Id. at 456, 385 A.2d at 1183 (quoting Boteler v. Gardiner-Buick Co., 164 Md. 478, 482, 165
A. 611, 613 (1933)).  Answers to the questions "[w]hy [the dentist] had the pistol in his office,
why he was handling it at that particular time, the knowledge or lack of knowledge of [the
hygienist] of the pistol's presence in the office, [and the dentist's] admitted negligence in its
- 5 -
discharge" were immaterial.  Id. at 456-57, 385 A.2d at 1184.  Instead, the relevant facts were
that the hygienist "had not stepped aside from her employment; she was not guilty of any
deviation from her duties; she was exposed to the injury she suffered by reason of her
employment."  Id. at 457, 385 A.2d at 1184.
Thus, Knoche indicates that the term "arises out of" requires, not that the performance
of an employment-related task be the direct or physical cause of the injury, but, more broadly,
that the injury be incidental to the employment, such that it was by reason of the employment
that the employee was exposed to the risk resulting in the injury.  See also Sica v. Retail
Credit Co., 245 Md. 606, 227 A.2d 33 (1967) (injuries sustained by diving into shallow water
during an employer-sponsored outing held compensable).  
As noted, the Court of Special Appeals in the instant case relied on Klein, 14 Md. App.
172, 286 A.2d 568, in affirming summary judgment in favor of the Employer.  In this Court,
the Employer likewise bottoms its argument on Klein.  Mulready, on the other hand, looks to
out-of-state cases holding that injuries suffered by employees in hotels while traveling on
business are compensable.
* * *
Questions to answer
A. Summarize the court opinion excerpt in three sentences.
B. According to the court opinion excerpt, which case did the Court of Special Appeals rely on in affirming summary judgment for the Employer?

Dataset extract
* * *
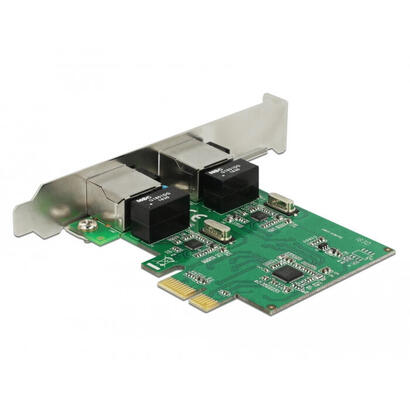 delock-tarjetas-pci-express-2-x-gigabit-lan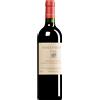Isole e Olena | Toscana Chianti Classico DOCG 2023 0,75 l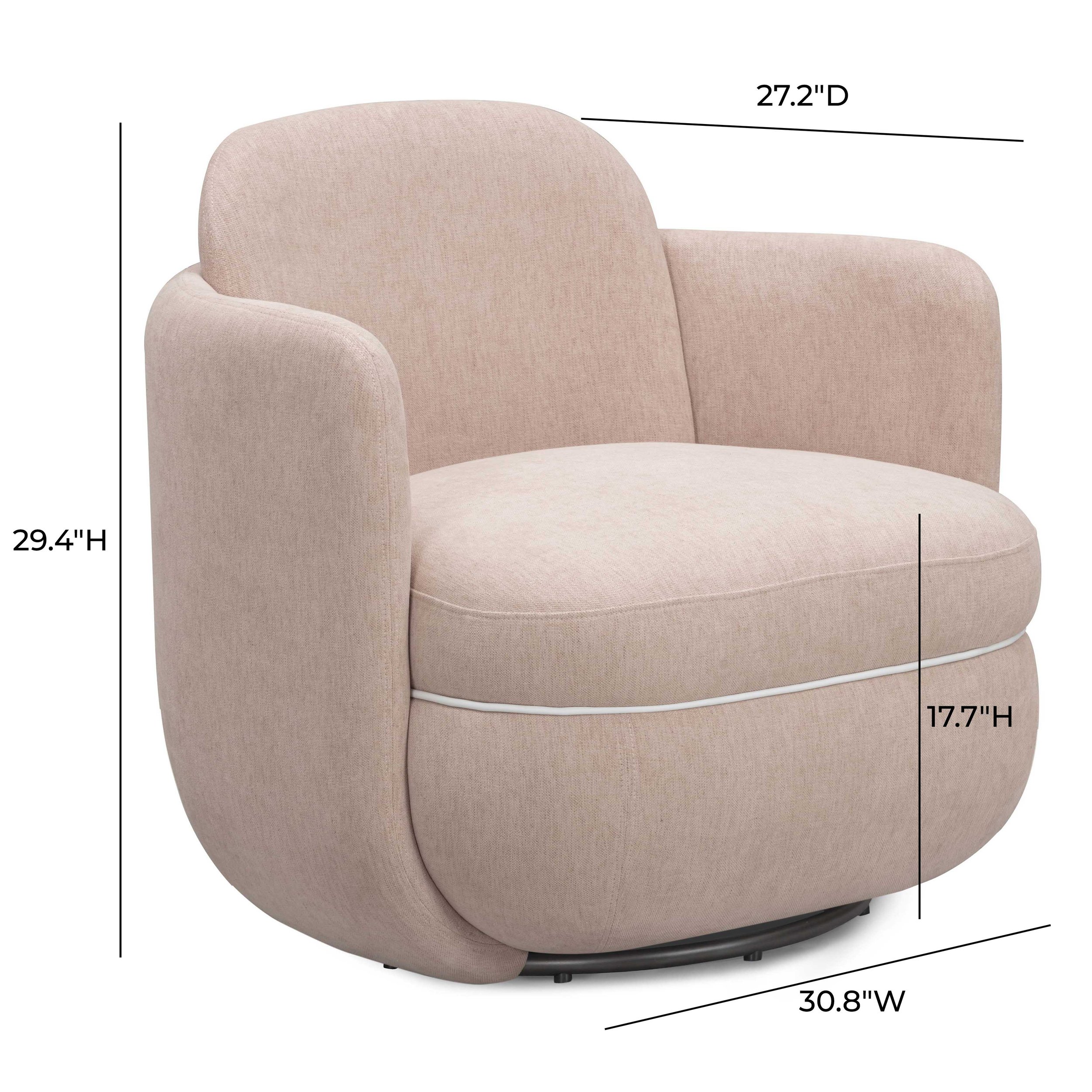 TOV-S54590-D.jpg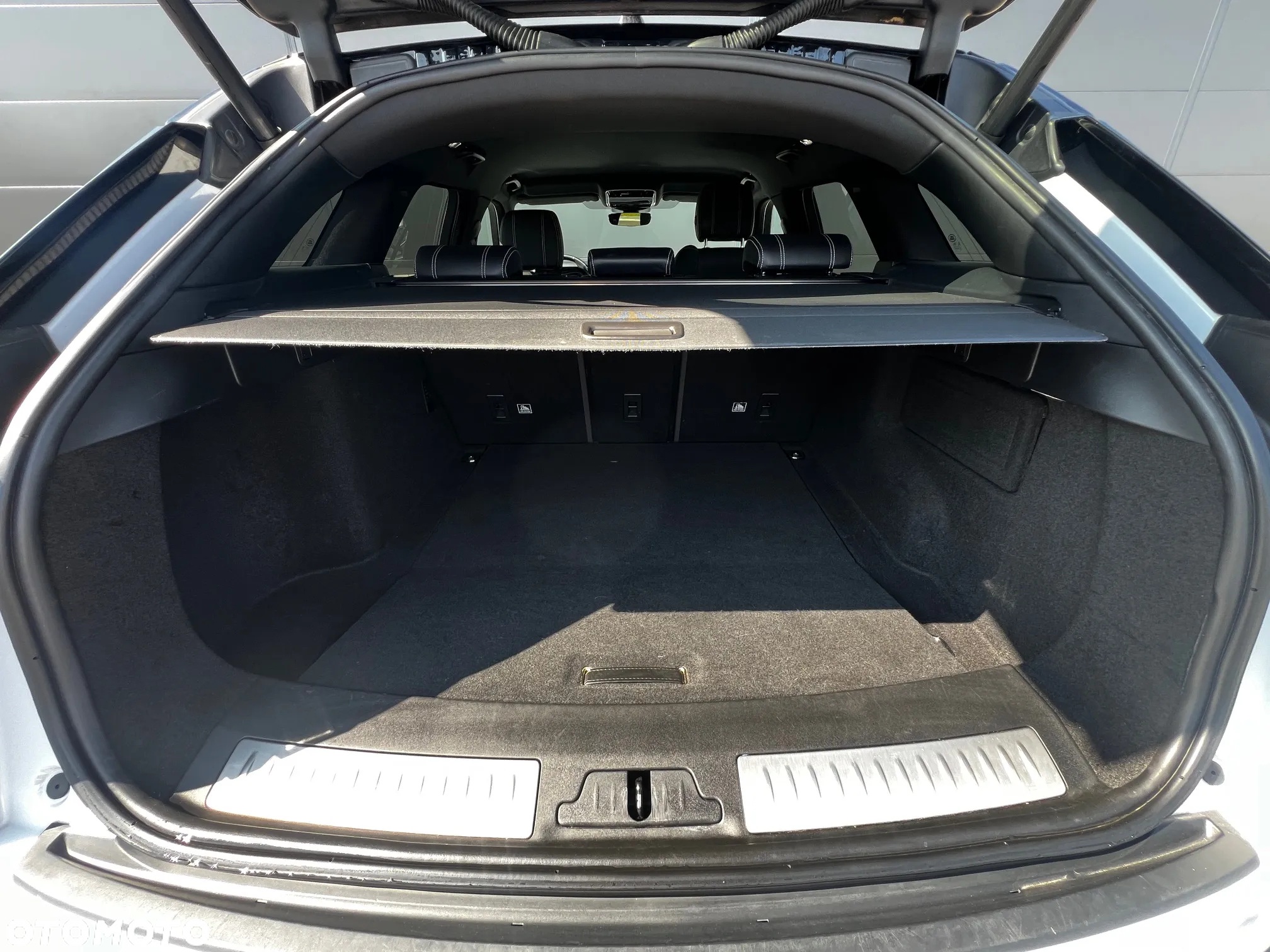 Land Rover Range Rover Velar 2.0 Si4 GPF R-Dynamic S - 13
* * *
Answer section
A. Under Knoche, it did not matter why the dentist had the pistol or was handling it, what the hygienist knew of it, or that the dentist admitted negligence. What mattered was that the hygienist had not deviated from her duties and was exposed to the injury by reason of her employment. The court opinion excerpt reads Knoche to mean that "arises out of" requires only that the injury be incidental to the employment, and it notes that the Court of Special Appeals and the Employer rely on Klein, while Mulready points to out-of-state cases holding hotel injuries during business travel compensable.

B. Klein, 14 Md. App. 172, 286 A.2d 568.